*** INFORMATION GIVEN ***

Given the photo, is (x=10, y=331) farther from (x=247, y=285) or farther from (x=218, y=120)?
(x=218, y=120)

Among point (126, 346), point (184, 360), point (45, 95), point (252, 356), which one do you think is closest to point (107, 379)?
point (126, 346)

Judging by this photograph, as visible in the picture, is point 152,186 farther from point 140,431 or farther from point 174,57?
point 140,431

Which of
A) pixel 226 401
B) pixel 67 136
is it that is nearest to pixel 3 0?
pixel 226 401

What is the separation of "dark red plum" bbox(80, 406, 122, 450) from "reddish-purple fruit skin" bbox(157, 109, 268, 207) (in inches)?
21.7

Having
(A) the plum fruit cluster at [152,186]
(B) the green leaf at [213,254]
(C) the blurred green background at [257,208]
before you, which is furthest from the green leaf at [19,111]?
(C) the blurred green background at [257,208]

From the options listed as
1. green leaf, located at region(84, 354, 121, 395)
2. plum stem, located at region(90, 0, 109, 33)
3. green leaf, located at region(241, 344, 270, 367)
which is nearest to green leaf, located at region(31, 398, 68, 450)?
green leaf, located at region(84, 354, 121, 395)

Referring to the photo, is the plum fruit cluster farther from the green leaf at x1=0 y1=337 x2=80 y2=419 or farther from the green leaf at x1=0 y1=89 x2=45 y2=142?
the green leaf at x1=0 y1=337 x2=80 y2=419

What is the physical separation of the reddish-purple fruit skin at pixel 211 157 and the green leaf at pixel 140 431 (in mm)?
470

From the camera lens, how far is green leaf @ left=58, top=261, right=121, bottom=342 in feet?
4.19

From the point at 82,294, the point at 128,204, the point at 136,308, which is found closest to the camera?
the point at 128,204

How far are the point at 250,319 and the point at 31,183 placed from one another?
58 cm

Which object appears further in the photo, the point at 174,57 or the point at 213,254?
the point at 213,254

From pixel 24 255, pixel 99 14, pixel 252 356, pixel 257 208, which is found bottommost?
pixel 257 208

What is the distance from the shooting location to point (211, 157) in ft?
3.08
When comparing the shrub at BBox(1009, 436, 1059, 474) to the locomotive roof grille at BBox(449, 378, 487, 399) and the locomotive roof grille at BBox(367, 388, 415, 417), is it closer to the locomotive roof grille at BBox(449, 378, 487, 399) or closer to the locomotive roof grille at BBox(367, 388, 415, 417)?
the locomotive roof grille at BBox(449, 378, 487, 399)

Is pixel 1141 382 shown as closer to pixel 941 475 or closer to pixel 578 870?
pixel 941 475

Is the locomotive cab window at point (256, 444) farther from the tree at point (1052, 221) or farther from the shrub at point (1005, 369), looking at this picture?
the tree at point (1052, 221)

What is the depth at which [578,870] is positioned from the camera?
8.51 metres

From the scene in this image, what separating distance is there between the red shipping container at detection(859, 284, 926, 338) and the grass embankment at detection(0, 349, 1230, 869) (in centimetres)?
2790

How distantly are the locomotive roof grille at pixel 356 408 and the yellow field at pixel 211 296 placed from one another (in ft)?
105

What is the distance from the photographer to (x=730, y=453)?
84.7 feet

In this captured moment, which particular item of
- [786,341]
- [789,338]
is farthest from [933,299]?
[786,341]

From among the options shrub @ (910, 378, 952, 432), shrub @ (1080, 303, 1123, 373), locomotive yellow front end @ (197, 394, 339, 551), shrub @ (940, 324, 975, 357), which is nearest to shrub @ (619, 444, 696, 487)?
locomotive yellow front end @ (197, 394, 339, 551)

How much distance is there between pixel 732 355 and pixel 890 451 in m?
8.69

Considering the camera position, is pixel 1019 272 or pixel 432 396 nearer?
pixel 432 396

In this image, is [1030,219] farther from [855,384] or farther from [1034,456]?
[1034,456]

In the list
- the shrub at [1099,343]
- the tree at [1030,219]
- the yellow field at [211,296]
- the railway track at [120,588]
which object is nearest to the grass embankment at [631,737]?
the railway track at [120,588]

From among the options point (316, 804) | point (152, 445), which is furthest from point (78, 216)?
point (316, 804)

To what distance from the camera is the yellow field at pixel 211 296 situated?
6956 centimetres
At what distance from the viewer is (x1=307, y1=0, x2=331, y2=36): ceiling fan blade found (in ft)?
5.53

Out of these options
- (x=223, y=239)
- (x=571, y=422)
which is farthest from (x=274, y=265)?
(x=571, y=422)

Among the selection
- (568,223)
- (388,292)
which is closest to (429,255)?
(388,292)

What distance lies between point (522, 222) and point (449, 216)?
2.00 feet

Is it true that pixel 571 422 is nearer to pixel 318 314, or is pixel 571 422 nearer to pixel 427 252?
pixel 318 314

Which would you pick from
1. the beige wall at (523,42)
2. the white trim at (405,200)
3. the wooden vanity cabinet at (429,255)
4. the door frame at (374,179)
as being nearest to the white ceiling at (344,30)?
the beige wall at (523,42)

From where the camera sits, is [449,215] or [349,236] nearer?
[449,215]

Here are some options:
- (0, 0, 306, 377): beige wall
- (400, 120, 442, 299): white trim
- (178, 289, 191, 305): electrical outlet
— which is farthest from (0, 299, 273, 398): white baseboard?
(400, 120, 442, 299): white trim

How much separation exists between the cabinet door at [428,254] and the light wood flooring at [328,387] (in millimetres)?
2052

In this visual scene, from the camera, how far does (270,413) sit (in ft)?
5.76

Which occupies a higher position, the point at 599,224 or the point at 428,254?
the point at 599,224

***

## TASK INSTRUCTIONS
Please reproduce all of the entries exactly as they stand.

## ANSWER FOR THE TASK
Given the photo, is (x=10, y=331) farther from (x=247, y=285) or farther from (x=218, y=120)?
(x=218, y=120)

Among point (126, 346), point (184, 360), point (45, 95), point (252, 356), which one do you think is closest to point (107, 379)?
point (126, 346)

Judging by this photograph, as visible in the picture, is point 152,186 farther from point 140,431 or farther from point 174,57?
point 140,431

Which of
A) pixel 226 401
B) pixel 67 136
is it that is nearest to pixel 3 0?
pixel 226 401

What is the separation of "dark red plum" bbox(80, 406, 122, 450) from "reddish-purple fruit skin" bbox(157, 109, 268, 207) (in inches)?
21.7

Having
(A) the plum fruit cluster at [152,186]
(B) the green leaf at [213,254]
(C) the blurred green background at [257,208]
before you, which is furthest from the green leaf at [19,111]?
(C) the blurred green background at [257,208]

From the options listed as
1. green leaf, located at region(84, 354, 121, 395)
2. plum stem, located at region(90, 0, 109, 33)
3. green leaf, located at region(241, 344, 270, 367)
which is nearest to green leaf, located at region(31, 398, 68, 450)?
green leaf, located at region(84, 354, 121, 395)

Referring to the photo, is the plum fruit cluster farther from the green leaf at x1=0 y1=337 x2=80 y2=419 or farther from the green leaf at x1=0 y1=89 x2=45 y2=142?
the green leaf at x1=0 y1=337 x2=80 y2=419

What is the physical separation of the reddish-purple fruit skin at pixel 211 157 and the green leaf at pixel 140 431 (in mm)?
470

From the camera lens, how far is green leaf @ left=58, top=261, right=121, bottom=342 in feet?
4.19

From the point at 82,294, the point at 128,204, the point at 136,308, which is found closest to the camera?
the point at 128,204

How far are the point at 250,319 and the point at 31,183 placed from one another?
58 cm

Which object appears further in the photo, the point at 174,57 or the point at 213,254?
the point at 213,254

From pixel 24 255, pixel 99 14, pixel 252 356, pixel 257 208, which is found bottommost?
pixel 257 208

What is the distance from the shooting location to point (211, 157) in ft?
3.08
When comparing the shrub at BBox(1009, 436, 1059, 474) to the locomotive roof grille at BBox(449, 378, 487, 399) and the locomotive roof grille at BBox(367, 388, 415, 417), is it closer to the locomotive roof grille at BBox(449, 378, 487, 399) or closer to the locomotive roof grille at BBox(367, 388, 415, 417)?
the locomotive roof grille at BBox(449, 378, 487, 399)

Is pixel 1141 382 shown as closer to pixel 941 475 or closer to pixel 578 870?
pixel 941 475

Is the locomotive cab window at point (256, 444) farther from the tree at point (1052, 221) or farther from the shrub at point (1005, 369), looking at this picture?
the tree at point (1052, 221)

What is the depth at which [578,870] is positioned from the camera?
8.51 metres

From the scene in this image, what separating distance is there between the red shipping container at detection(859, 284, 926, 338) and the grass embankment at detection(0, 349, 1230, 869) (in centimetres)?
2790

How distantly are the locomotive roof grille at pixel 356 408 and the yellow field at pixel 211 296 placed from one another (in ft)?
105

What is the distance from the photographer to (x=730, y=453)?
84.7 feet

In this captured moment, which particular item of
- [786,341]
- [789,338]
is farthest from [933,299]?
[786,341]

From among the options shrub @ (910, 378, 952, 432), shrub @ (1080, 303, 1123, 373), locomotive yellow front end @ (197, 394, 339, 551), shrub @ (940, 324, 975, 357), which is nearest to shrub @ (619, 444, 696, 487)?
locomotive yellow front end @ (197, 394, 339, 551)

How much distance is there between pixel 732 355 and pixel 890 451 in m?
8.69

Considering the camera position, is pixel 1019 272 or pixel 432 396 nearer?
pixel 432 396

In this image, is [1030,219] farther from [855,384] or farther from [1034,456]?
[1034,456]

In the list
- the shrub at [1099,343]
- the tree at [1030,219]
- the yellow field at [211,296]
- the railway track at [120,588]
which object is nearest to the grass embankment at [631,737]?
the railway track at [120,588]

From among the options point (316, 804) | point (152, 445), which is furthest from point (78, 216)?
point (316, 804)

To what distance from the camera is the yellow field at pixel 211 296 situated?
6956 centimetres
At what distance from the viewer is (x1=307, y1=0, x2=331, y2=36): ceiling fan blade found (in ft)?
5.53

Out of these options
- (x=223, y=239)
- (x=571, y=422)
which is farthest from (x=274, y=265)?
(x=571, y=422)

Among the selection
- (568,223)
- (388,292)
which is closest to (429,255)?
(388,292)

What distance lies between point (522, 222) and point (449, 216)?
2.00 feet

Is it true that pixel 571 422 is nearer to pixel 318 314, or is pixel 571 422 nearer to pixel 427 252?
pixel 318 314

Which would you pick from
1. the beige wall at (523,42)
2. the white trim at (405,200)
3. the wooden vanity cabinet at (429,255)
4. the door frame at (374,179)
as being nearest to the white ceiling at (344,30)?
the beige wall at (523,42)

From where the camera sits, is [449,215] or [349,236] nearer?
[449,215]

Here are some options:
- (0, 0, 306, 377): beige wall
- (400, 120, 442, 299): white trim
- (178, 289, 191, 305): electrical outlet
— which is farthest from (0, 299, 273, 398): white baseboard?
(400, 120, 442, 299): white trim

How much separation exists between the cabinet door at [428,254] and the light wood flooring at [328,387] (in millimetres)?
2052

In this visual scene, from the camera, how far does (270,413) sit (in ft)?
5.76

Which occupies a higher position, the point at 599,224 or the point at 428,254?
the point at 599,224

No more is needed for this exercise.